# What you should do
Extract the listing below in full, unchanged.
** Opening Records shown block **
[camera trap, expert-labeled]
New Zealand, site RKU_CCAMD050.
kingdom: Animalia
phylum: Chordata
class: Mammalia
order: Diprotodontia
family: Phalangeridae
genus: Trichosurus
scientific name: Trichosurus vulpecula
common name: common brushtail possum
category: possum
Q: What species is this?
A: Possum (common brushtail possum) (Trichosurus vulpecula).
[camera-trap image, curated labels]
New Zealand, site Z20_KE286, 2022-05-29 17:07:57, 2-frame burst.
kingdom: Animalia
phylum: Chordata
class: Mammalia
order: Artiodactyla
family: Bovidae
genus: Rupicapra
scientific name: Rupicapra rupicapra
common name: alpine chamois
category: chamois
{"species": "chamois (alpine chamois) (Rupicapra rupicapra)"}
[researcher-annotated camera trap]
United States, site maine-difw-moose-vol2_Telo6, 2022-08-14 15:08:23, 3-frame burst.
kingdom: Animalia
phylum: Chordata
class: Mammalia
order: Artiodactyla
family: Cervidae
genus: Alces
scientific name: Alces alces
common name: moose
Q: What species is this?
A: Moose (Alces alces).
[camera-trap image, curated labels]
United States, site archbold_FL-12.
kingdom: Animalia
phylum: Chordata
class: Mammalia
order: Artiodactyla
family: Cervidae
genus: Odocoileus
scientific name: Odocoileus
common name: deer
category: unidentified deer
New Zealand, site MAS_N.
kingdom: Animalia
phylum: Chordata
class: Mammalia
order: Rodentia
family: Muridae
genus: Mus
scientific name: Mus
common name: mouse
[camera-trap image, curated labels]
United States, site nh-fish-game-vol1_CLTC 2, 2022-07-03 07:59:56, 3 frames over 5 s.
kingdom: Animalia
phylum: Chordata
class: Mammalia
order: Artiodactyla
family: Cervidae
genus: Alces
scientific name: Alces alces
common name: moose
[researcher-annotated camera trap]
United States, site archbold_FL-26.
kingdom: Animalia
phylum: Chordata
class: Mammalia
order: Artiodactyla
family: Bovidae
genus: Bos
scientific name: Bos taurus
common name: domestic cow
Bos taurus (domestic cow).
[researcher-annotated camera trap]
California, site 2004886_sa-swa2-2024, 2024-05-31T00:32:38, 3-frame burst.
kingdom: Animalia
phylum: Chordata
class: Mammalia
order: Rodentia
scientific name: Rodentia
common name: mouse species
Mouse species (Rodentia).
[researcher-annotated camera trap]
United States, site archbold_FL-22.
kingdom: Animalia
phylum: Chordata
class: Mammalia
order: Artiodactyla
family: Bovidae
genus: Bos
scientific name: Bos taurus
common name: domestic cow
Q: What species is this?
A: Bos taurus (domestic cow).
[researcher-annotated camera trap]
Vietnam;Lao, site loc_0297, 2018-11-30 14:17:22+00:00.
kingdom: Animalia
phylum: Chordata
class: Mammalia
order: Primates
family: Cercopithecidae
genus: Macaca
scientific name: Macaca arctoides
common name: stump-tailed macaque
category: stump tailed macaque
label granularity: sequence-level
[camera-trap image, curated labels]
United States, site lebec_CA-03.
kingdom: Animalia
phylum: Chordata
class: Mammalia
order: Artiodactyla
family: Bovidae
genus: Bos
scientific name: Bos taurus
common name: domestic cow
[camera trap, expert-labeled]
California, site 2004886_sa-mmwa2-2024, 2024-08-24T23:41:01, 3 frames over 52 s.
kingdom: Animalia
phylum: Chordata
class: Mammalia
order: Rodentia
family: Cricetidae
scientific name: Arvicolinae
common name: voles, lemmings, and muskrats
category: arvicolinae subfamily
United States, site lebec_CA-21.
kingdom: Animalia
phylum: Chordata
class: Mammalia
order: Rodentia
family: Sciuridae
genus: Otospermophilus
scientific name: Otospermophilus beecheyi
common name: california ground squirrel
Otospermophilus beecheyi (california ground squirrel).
** Closing Records shown block **
# Written reply
[camera trap, expert-labeled]
New Zealand, site RKU_CCAMD050.
kingdom: Animalia
phylum: Chordata
class: Mammalia
order: Diprotodontia
family: Phalangeridae
genus: Trichosurus
scientific name: Trichosurus vulpecula
common name: common brushtail possum
category: possum
Q: What species is this?
A: Possum (common brushtail possum) (Trichosurus vulpecula).
[camera-trap image, curated labels]
New Zealand, site Z20_KE286, 2022-05-29 17:07:57, 2-frame burst.
kingdom: Animalia
phylum: Chordata
class: Mammalia
order: Artiodactyla
family: Bovidae
genus: Rupicapra
scientific name: Rupicapra rupicapra
common name: alpine chamois
category: chamois
{"species": "chamois (alpine chamois) (Rupicapra rupicapra)"}
[researcher-annotated camera trap]
United States, site maine-difw-moose-vol2_Telo6, 2022-08-14 15:08:23, 3-frame burst.
kingdom: Animalia
phylum: Chordata
class: Mammalia
order: Artiodactyla
family: Cervidae
genus: Alces
scientific name: Alces alces
common name: moose
Q: What species is this?
A: Moose (Alces alces).
[camera-trap image, curated labels]
United States, site archbold_FL-12.
kingdom: Animalia
phylum: Chordata
class: Mammalia
order: Artiodactyla
family: Cervidae
genus: Odocoileus
scientific name: Odocoileus
common name: deer
category: unidentified deer
New Zealand, site MAS_N.
kingdom: Animalia
phylum: Chordata
class: Mammalia
order: Rodentia
family: Muridae
genus: Mus
scientific name: Mus
common name: mouse
[camera-trap image, curated labels]
United States, site nh-fish-game-vol1_CLTC 2, 2022-07-03 07:59:56, 3 frames over 5 s.
kingdom: Animalia
phylum: Chordata
class: Mammalia
order: Artiodactyla
family: Cervidae
genus: Alces
scientific name: Alces alces
common name: moose
[researcher-annotated camera trap]
United States, site archbold_FL-26.
kingdom: Animalia
phylum: Chordata
class: Mammalia
order: Artiodactyla
family: Bovidae
genus: Bos
scientific name: Bos taurus
common name: domestic cow
Bos taurus (domestic cow).
[researcher-annotated camera trap]
California, site 2004886_sa-swa2-2024, 2024-05-31T00:32:38, 3-frame burst.
kingdom: Animalia
phylum: Chordata
class: Mammalia
order: Rodentia
scientific name: Rodentia
common name: mouse species
Mouse species (Rodentia).
[researcher-annotated camera trap]
United States, site archbold_FL-22.
kingdom: Animalia
phylum: Chordata
class: Mammalia
order: Artiodactyla
family: Bovidae
genus: Bos
scientific name: Bos taurus
common name: domestic cow
Q: What species is this?
A: Bos taurus (domestic cow).
[researcher-annotated camera trap]
Vietnam;Lao, site loc_0297, 2018-11-30 14:17:22+00:00.
kingdom: Animalia
phylum: Chordata
class: Mammalia
order: Primates
family: Cercopithecidae
genus: Macaca
scientific name: Macaca arctoides
common name: stump-tailed macaque
category: stump tailed macaque
label granularity: sequence-level
[camera-trap image, curated labels]
United States, site lebec_CA-03.
kingdom: Animalia
phylum: Chordata
class: Mammalia
order: Artiodactyla
family: Bovidae
genus: Bos
scientific name: Bos taurus
common name: domestic cow
[camera trap, expert-labeled]
California, site 2004886_sa-mmwa2-2024, 2024-08-24T23:41:01, 3 frames over 52 s.
kingdom: Animalia
phylum: Chordata
class: Mammalia
order: Rodentia
family: Cricetidae
scientific name: Arvicolinae
common name: voles, lemmings, and muskrats
category: arvicolinae subfamily
United States, site lebec_CA-21.
kingdom: Animalia
phylum: Chordata
class: Mammalia
order: Rodentia
family: Sciuridae
genus: Otospermophilus
scientific name: Otospermophilus beecheyi
common name: california ground squirrel
Otospermophilus beecheyi (california ground squirrel).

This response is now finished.